Undeterred, Harris and Sonderman began work on her debut album in the winter of 2022. Entitled “Baby Steps,” the ten-track offering will recount the trials and tribulations Harris has faced while navigating friendships and romance within the bubble of a college campus.
Pulling inspiration from alternative pop stars such as Lana Del Ray and Phoebe Bridgers, Harris says the songs will shy away from the snappy structure of popular TikTok anthems that rush to upbeat choruses within the first 15 to 30 seconds. Instead, they’ll take the form of slow-tempo, drawn-out records that resemble descriptive poems, gently unspooling one life story after another.
“Every song is sort of a different major story of who Jasmine is,” Sonderman said. “The album does a pretty good job of portraying that story as a whole.”
‘This performance reminded me of why I even do music in the first place — to connect with people’

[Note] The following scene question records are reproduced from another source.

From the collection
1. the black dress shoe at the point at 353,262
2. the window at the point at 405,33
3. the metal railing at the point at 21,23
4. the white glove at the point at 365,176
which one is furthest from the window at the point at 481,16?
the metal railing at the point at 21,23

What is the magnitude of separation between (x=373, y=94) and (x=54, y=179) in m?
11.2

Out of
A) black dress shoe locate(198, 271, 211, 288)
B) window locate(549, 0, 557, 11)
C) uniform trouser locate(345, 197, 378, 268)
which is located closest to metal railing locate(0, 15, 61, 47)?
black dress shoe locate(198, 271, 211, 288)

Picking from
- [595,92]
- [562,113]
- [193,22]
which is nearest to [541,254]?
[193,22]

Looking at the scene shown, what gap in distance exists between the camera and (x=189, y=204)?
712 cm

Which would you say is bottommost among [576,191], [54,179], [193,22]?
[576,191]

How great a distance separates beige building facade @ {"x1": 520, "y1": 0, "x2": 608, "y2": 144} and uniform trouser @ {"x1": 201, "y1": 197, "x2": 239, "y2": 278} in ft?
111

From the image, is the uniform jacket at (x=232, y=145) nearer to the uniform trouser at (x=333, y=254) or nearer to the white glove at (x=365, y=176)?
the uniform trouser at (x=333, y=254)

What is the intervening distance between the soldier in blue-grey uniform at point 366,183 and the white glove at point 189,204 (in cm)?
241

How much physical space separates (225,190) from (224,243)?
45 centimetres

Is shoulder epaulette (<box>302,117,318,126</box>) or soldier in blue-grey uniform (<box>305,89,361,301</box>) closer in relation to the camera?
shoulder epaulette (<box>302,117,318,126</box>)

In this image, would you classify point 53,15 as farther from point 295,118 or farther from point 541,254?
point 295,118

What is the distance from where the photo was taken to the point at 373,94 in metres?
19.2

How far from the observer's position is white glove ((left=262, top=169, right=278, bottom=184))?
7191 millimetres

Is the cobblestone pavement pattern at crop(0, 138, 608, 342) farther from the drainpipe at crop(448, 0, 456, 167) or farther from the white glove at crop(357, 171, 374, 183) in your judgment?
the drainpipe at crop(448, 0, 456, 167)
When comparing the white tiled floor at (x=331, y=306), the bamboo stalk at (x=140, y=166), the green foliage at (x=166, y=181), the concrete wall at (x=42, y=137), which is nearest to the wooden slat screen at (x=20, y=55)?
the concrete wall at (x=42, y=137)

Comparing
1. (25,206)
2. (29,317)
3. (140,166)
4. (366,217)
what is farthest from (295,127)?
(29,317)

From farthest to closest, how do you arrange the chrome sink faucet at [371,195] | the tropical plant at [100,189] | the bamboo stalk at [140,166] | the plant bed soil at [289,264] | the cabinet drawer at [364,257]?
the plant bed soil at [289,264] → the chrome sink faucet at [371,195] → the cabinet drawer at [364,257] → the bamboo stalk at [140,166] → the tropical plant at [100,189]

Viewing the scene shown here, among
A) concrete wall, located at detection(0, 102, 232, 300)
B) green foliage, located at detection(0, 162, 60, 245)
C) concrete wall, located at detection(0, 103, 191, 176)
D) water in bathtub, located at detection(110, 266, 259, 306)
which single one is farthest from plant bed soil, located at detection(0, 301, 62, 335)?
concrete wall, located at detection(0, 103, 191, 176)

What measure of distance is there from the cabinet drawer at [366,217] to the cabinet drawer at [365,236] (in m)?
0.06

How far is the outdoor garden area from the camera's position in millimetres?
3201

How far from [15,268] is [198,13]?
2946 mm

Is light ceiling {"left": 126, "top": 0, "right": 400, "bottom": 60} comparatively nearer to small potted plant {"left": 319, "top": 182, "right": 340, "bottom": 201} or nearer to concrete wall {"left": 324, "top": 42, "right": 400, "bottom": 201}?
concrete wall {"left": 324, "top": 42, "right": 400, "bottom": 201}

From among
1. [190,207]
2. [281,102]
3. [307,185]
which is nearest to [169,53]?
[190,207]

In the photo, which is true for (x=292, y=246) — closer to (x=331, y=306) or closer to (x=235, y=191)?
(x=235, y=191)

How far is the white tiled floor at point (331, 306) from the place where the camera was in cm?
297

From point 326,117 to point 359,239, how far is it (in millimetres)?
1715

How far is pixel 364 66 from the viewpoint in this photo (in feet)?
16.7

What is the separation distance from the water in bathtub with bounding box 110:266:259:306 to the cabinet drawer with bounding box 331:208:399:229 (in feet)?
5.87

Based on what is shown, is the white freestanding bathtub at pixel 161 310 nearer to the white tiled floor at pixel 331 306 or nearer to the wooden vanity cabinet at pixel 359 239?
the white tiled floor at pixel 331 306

To record the tracks, Harris and Sonderman frequently dodged between the university’s on-campus facilities and their respective apartments. A personal and creative chemistry flourished between the duo, forged by countless hours of writing and composing.
“Sometimes we both are on the same page about where the song’s going to go, and other times we’re really not,” Sonderman explained, adding that the album is an amalgamation of “all of her influences.”
“As Jasmine grew to trust me more, she would let me finish an idea and would grow to really like it,” he said. “But she gets the final call.”
Neither Harris nor Sonderman are divulging too many specifics about what to expect from the album, but it’s clear that it will bottle up the same essence she brings to her performances — a relaxed, at-ease sense of authenticity that evokes a developing artist who’s feeling the pull of the spotlight, the resistance stemming from her apprehensions, and the spectrum of experiences and emotions she’s navigating as a college student.
Back on stage at United Wesley Chapel, after half an hour of performing songs that drew both laughter and tears from the audience, Harris positioned her slender fingers on her acoustic guitar and strummed her setlist’s final note. As the storm still raged outside, and the sound of applause overtook the momentary silence inside the chapel, I rose from my seat at the back and made my way toward her.
By now, Harris had already joined her friends in the crowd, and I hoped to congratulate her before she was swept away into the night to celebrate. I caught her for just the briefest of moments and asked her how she felt about the show.
“This performance reminded me of why I even do music in the first place — to connect with people,” she told me. An ear-to-ear smile stretched across her face, and she looked precisely where she was meant to be.